Apocalypto
di Matteo Berta
La diversità di giudizio ha caratterizzato tutta la carriera di questo attore divenuto regista. Possa piacere o meno, è innegabile e incontrovertibile il fatto che Mel Gibson sia un autore. Dal successo del “Cuore Impavido” fino alla verosimiglianza-biblica de “The Passion”. Oggi analizziamo una storia diversa, un racconto che parla del primogenito “Zampa di Giaguaro” e della sua turbolenta ed eroica avventura. Nello Yucatán, Mel inserisce la sua nuova storia di leadership, come tutte le sue narrazioni si basano sulla guida, fisica o spirituale che possa caricarsi sulle spalle il peso delle responsabilità e diventare punto di riferimento, faro per coloro che gli stanno vicino. Abbiamo emozioni e pensieri ricorrenti, oltre all’eroica sfida per la sopravvivenza, il protagonista dovrà affrontare la più ardua delle bestie, dovrà combattere con se stesso per comprendere il desiderio innato di insaziabilità degli uomini e il suo personale “ritorno”, per Zampa di Giaguaro dovrà rispondere a quel desiderio, che non è semplicemente una necessità della moglie incinta del secondogenito che ha bisogno di lui (“Torna da me”) ma dovrà far ritorno alle sue origini, ai suoi istinti, ai propositi principali che caratterizzano il genere umano.
L’estetica del film viene messa a servizio della storia di sofferenza e cammino esperienziale, il protagonista cresce con il variare delle situazioni emotive e fisiche. Dal suo villaggio andrà come prigioniero nella città Maya per poi seguire e domare la propria paura che lo porterà a diventare il vero “Zampa di Giaguaro”. Un film interessante da molti punti di vista: da quello storico-sociologico a quello esoterico-culturale, oltre ad essere una grande storia eroica.
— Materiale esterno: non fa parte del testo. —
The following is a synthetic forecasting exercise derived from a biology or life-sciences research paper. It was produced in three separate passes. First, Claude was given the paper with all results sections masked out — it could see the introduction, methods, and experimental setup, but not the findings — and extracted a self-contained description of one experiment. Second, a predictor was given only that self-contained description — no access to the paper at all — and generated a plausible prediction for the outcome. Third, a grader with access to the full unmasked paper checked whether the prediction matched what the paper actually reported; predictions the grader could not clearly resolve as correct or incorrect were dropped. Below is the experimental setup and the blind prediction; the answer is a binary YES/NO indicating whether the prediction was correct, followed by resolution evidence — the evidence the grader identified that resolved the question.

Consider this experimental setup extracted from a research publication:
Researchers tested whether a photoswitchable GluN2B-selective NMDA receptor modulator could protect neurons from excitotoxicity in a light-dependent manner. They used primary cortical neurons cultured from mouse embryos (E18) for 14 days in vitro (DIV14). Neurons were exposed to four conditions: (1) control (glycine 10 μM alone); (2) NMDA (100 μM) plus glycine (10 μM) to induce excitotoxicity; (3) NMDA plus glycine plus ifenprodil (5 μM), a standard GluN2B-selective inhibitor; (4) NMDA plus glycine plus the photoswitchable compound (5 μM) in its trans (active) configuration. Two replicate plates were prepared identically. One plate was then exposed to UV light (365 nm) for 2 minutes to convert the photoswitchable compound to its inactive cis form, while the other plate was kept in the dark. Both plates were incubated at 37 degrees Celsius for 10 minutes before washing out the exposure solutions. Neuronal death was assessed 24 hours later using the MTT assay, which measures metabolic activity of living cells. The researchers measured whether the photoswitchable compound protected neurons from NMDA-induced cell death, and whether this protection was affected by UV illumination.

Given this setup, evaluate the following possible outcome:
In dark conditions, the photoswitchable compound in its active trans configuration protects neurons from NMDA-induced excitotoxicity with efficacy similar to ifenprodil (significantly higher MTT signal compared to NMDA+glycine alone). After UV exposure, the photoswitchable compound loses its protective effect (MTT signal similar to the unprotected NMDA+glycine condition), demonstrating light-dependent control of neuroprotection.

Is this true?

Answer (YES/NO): NO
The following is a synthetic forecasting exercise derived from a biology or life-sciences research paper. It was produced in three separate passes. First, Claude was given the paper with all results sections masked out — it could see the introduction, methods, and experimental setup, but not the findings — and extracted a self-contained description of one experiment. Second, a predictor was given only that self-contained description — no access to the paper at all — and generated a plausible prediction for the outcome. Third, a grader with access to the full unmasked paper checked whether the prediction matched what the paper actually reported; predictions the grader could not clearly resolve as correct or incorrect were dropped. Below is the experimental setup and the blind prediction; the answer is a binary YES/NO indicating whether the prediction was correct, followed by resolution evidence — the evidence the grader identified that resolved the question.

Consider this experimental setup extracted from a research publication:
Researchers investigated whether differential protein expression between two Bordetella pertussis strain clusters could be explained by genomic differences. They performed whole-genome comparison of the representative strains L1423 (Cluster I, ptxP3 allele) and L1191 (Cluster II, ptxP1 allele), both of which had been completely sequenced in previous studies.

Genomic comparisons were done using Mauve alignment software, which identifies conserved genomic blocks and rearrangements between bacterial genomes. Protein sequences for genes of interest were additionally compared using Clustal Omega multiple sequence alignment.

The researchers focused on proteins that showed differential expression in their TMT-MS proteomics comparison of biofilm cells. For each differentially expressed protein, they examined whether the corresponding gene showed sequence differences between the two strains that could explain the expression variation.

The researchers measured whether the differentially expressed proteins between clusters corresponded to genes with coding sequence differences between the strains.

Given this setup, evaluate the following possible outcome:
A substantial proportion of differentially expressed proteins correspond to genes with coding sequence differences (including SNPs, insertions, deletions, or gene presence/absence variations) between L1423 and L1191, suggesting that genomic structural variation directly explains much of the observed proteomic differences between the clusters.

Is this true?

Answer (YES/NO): NO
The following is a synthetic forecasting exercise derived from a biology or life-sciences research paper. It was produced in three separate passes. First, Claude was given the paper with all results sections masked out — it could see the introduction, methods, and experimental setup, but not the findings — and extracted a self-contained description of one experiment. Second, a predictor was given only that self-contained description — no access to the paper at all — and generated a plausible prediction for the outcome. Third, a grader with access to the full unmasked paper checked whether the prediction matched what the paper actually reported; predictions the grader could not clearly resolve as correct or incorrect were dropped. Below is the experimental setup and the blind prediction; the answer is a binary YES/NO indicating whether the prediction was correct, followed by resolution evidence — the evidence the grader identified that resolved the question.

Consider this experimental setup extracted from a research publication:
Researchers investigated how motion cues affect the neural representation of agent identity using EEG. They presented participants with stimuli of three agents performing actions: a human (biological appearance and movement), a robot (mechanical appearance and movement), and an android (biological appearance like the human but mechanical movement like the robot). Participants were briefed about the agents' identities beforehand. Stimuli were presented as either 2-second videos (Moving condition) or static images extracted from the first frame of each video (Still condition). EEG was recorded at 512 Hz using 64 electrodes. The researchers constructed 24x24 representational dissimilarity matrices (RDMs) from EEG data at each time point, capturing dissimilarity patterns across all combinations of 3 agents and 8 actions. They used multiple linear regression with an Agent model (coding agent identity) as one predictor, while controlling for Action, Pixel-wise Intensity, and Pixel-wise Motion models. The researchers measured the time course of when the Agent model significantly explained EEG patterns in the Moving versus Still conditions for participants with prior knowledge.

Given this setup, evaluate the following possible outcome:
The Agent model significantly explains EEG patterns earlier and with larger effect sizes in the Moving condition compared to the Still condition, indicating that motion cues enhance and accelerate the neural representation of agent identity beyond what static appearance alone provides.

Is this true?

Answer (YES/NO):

Al tempo, per questa colonna sonora, Horner cercò di mettersi da parte e non rischiare di caricare troppo drammaticamente alcune sequenze, quindi si limitò a ricalcare il tono delle scene. Non so perché ho rimandato di una decina d’anni la visione di un film così bello. Consiglio vivamente la storia di questo “Mosè indigeno”.